**DOCUMENT SEGMENT**
————————
Review: In One Person
I have a lot of things to say about John Irving’s In One Person, but I’m going to start with a few very notable notes.
- If you – like me — expend much energy in watching your own language so that you are as right about the right words as you can be, and are therefore likely to be annoyed by another person being wrong with the wrong words, you’re going to want to prepare yourself to leave that behind for a little while. You’ll enjoy it, I promise.
- The book is as John Irving as John Irving ever is. If you don’t like stories about the connection between passing and generalised cruelty, or how small places in New England can be absurdly broad-minded, you’re just not going to like this, but you should try.
If books have ever been agents of change in your life, you’ll identify with writer Billy Abbott, as he narrates his fictional memoir, where he begins as a boy without a library card in Vermont, with a mother who seems to hate him and a locally infamous cross-dressing grandfather.
It’s a different world than one I’ve ever known — where teenage boys drill each other in German lessons by going over phrases by Goethe (“Passion brings pain”) and Rilke (“All angels are terrifying”). Billy and his teenaged crush, private school wrestler Jacques Kitterage, throw the phrases back and forth like they’re just practicing German, and not actually telling us everything we need to know about the progress of the LGBT community over 60 tumultuous years.
————————
**DATASET EXTRACT**
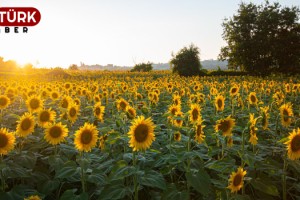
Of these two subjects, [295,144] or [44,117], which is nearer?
[295,144]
————————
**GOAL 1**
Return the portion of the In One Person review from "- The book is" up to and including "you should try.", copied word for word.
**GOAL 2**
For each statement, answer yes or no according to the In One Person review, and quote the words that decide it: (a) Billy Abbott narrates a fictional memoir. (b) Billy begins as a boy who has a library card. (c) Jacques Kitterage is a private school wrestler.
**GOAL 3**
Please rewrite the paragraph of the In One Person review that begins "It’s a different world" as a short bulleted list that keeps its main facts.

**REPLY 1**
- The book is as John Irving as John Irving ever is. If you don’t like stories about the connection between passing and generalised cruelty, or how small places in New England can be absurdly broad-minded, you’re just not going to like this, but you should try.

**REPLY 2**
(a) Yes: "as he narrates his fictional memoir"
(b) No: "he begins as a boy without a library card in Vermont"
(c) Yes: "private school wrestler Jacques Kitterage"

**REPLY 3**
- The world of the book is different from any the reviewer has known.
- Teenage boys drill each other in German lessons using phrases by Goethe ("Passion brings pain") and Rilke ("All angels are terrifying").
- Billy and his teenage crush, private school wrestler Jacques Kitterage, trade these phrases as if they are only practicing German.
- Through these phrases, the characters convey the progress of the LGBT community over 60 tumultuous years.